### Task to carry out
Keep only the lines of the listing that include the word "States", and copy them.

::: Material provided :::

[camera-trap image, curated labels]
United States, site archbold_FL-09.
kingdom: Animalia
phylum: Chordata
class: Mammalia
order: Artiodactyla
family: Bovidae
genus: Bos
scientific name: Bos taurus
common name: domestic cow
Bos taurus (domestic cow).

:::
::: Material provided :::

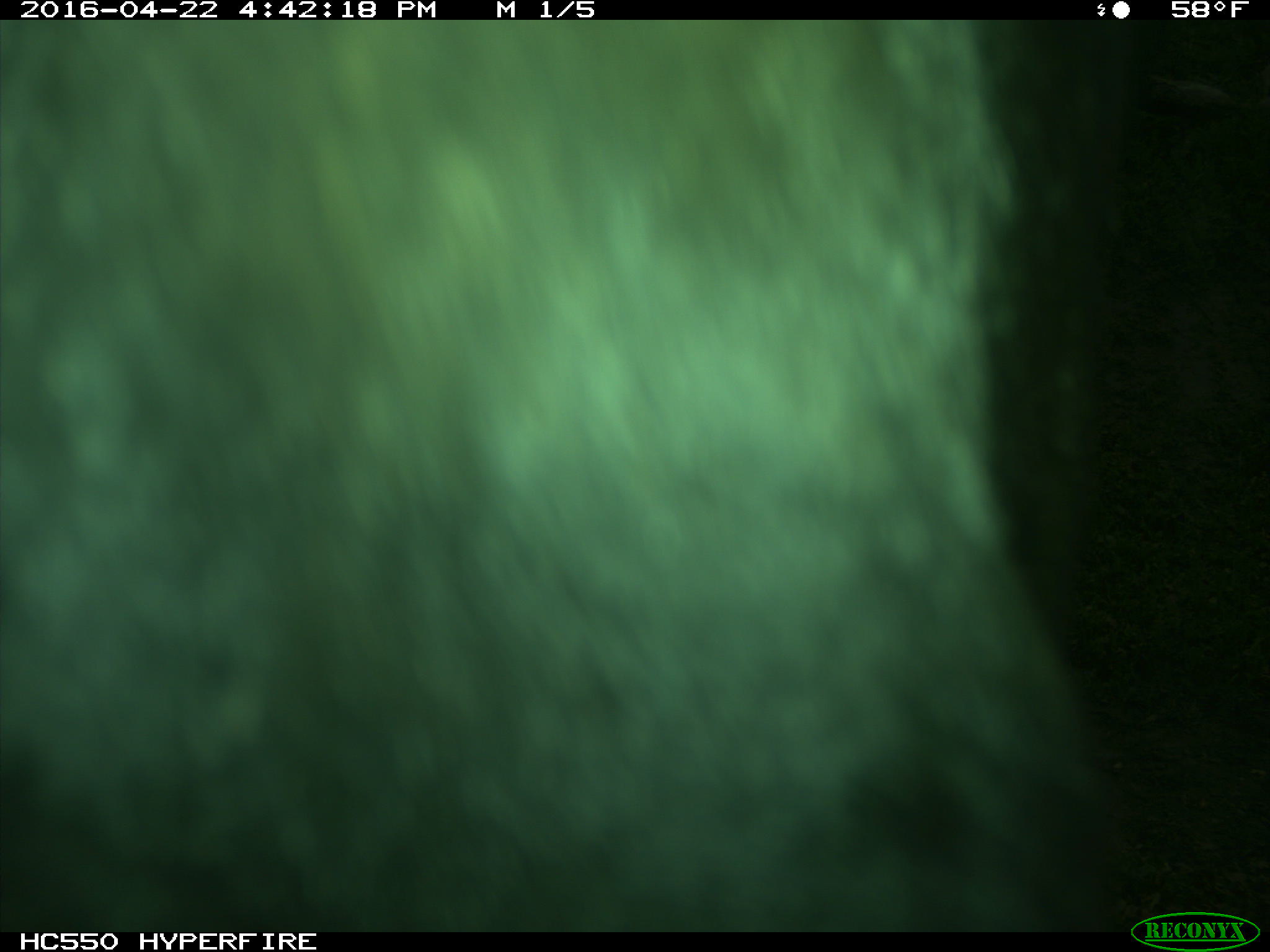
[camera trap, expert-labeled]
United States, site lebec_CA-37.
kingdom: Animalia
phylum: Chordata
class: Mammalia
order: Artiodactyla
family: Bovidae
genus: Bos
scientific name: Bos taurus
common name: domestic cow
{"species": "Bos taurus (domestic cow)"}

:::

### Answer to this problem
United States, site archbold_FL-09.
United States, site lebec_CA-37.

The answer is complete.